HER2 expression identifies dynamic functional states within circulating breast cancer cells
“Here we analyse circulating tumour cells from 19 women with ER+/HER2−primary tumours, 84% of whom had acquired circulating tumour cells expressing HER2.” “HER2+ and HER2− circulating tumour cells interconvert spontaneously, with cells of one phenotype producing daughters of the opposite within four cell doublings. Although HER2+ and HER2− circulating tumour cells have comparable tumour initiating potential, differential proliferation favours the HER2+state, while oxidative stress or cytotoxic chemotherapy enhances transition to the HER2−phenotype.” “we have used primary and cultured CTCs from patients with ER+/HER2− breast cancer who developed metastatic multidrug-resistant disease to show that coexisting distinct HER2+ and HER2− tumour cell subpopulations may interconvert, with striking consequences for disease progression and drug response.
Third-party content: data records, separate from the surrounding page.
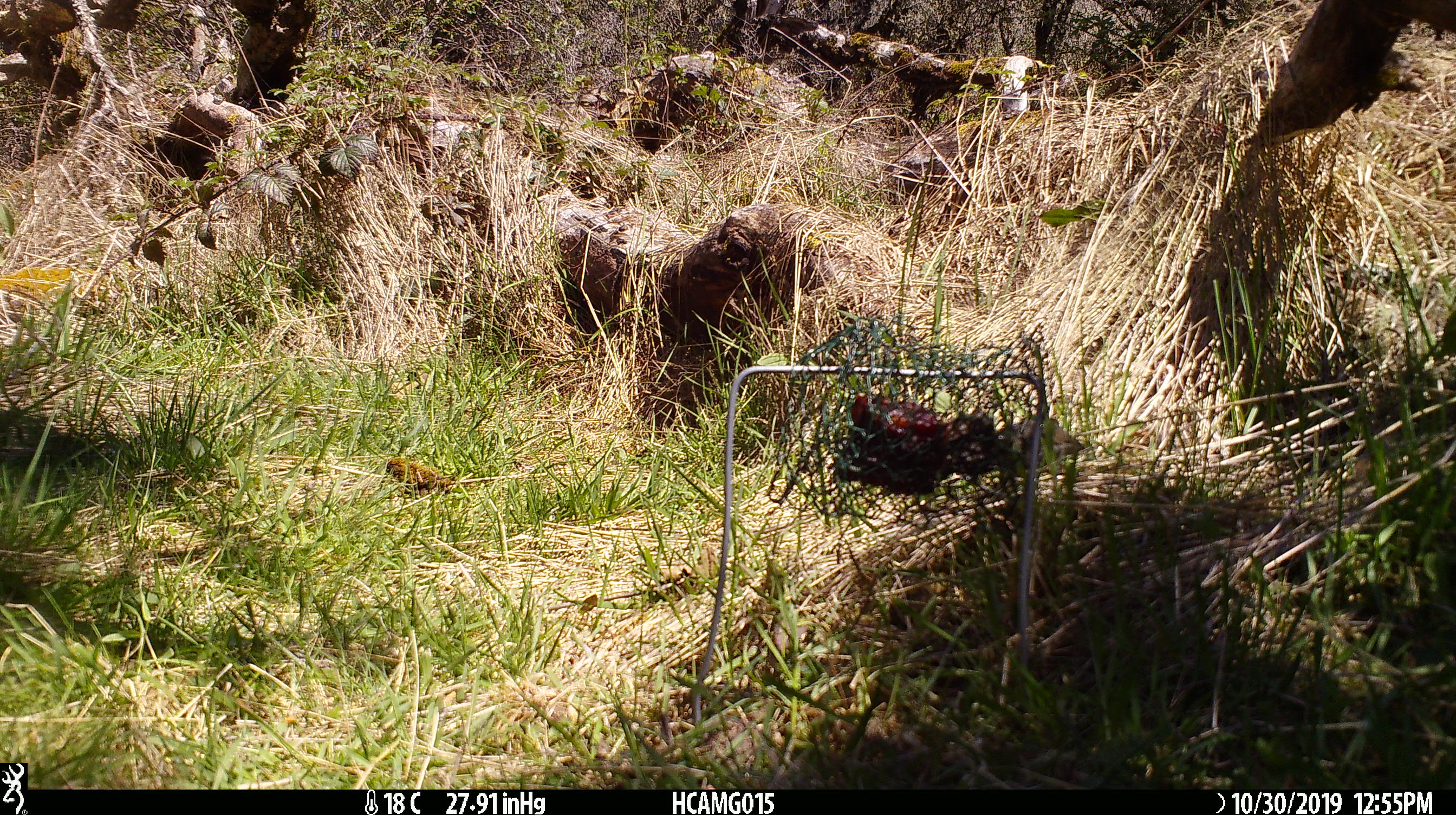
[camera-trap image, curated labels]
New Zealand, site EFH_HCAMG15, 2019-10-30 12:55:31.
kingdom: Animalia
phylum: Chordata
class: Mammalia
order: Rodentia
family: Muridae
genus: Mus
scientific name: Mus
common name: mouse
The comparable tumour initiating potential and similar expression of stem cell marker ALDH1 in HER2+ and HER2− CTCs suggest underlying tumour cell plasticity in these advanced patient-derived breast CTC lines, rather than a hierarchical cancer stem-cell model as described in drug-resistant subpopulations within established breast cancer cell lines.” “we propose a dynamic model, in which the equilibrium between HER2+ and HER2− cells within a heterogeneous tumour population is driven by spontaneous interconversion between these phenotypes, with the more rapidly proliferating HER2+ cells prevalent under baseline conditions, and environmental or therapy-induced stress enhancing conversion to the more resistant HER2− phenotype.”
[PMID:27557938] [Genome Biology]
MuSE: accounting for tumor heterogeneity using a sample-specific error model improves sensitivity and specificity in mutation calling from sequencing data
“Mutation calling using a Markov Substitution model for Evolution, a novel approach for modeling the evolution of the allelic composition of the tumor and normal tissue at each reference base. MuSE adopts a sample-specific error model that reflects the underlying tumor heterogeneity to greatly improve the overall accuracy. We demonstrate the accuracy of MuSE in calling subclonal mutations in the context of large-scale tumor sequencing projects using whole exome and whole genome sequencing.” David Wheeler is the co-author.
[PMID:27527408] [Nature Communications]
Predicting non-small cell lung cancer prognosis by fully automated microscopic pathology image features
“we obtain 2,186 haematoxylin and eosin stained histopathology whole-slide images of lung adenocarcinoma and squamous cell carcinoma patients from The Cancer Genome Atlas (TCGA), and 294 additional images from Stanford Tissue Microarray (TMA) Database. We extract 9,879 quantitative image features and use regularized machine-learning methods to select the top features and to distinguish shorter-term survivors from longer-term survivors”. Work from Daniel Rubin & Michael Snyder.
Analysis of protein-coding genetic variation in 60,706 humans
“the aggregation and analysis of high-quality exome (protein-coding region) DNA sequence data for 60,706 individuals of diverse ancestries generated as part of the Exome Aggregation Consortium (ExAC).” “identifying 3,230 genes with near-complete depletion of predicted protein-truncating variants, with 72% of these genes having no currently established human disease phenotype.”
[PMID:27560171] [Nature Protocols]
Transcript-level expression analysis of RNA-seq experiments with HISAT, StringTie and Ballgown
“This protocol describes all the steps necessary to process a large set of raw sequencing reads and create lists of gene transcripts, expression levels, and differentially expressed genes and transcripts.” Work from Steven Salzberg.
[PMID:27526321] [Nature Genetics]
Punctuated copy number evolution and clonal stasis in triple-negative breast cancer
“We sequenced 1,000 single cells from tumors in 12 patients and identified 1–3 major clonal subpopulations in each tumor that shared a common evolutionary lineage. For each tumor, we also identified a minor subpopulation of non-clonal cells that were classified as metastable, pseudodiploid or chromazemic. Phylogenetic analysis and mathematical modeling suggest that these data are unlikely to be explained by the gradual accumulation of copy number events over time. In contrast, our data challenge the paradigm of gradual evolution, showing that the majority of copy number aberrations are acquired at the earliest stages of tumor evolution, in short punctuated bursts, followed by stable clonal expansions that form the tumor mass.” Work from Nicholas Navin.
EnhancerAtlas: a resource for enhancer annotation and analysis in 105 human cell/tissue types
“an atlas of 2,534,123 enhancers for 105 cell/tissue types. A consensus enhancer annotation was obtained for each cell by summation of independent experimental datasets with the relative weights derived from a cross-validation approach.”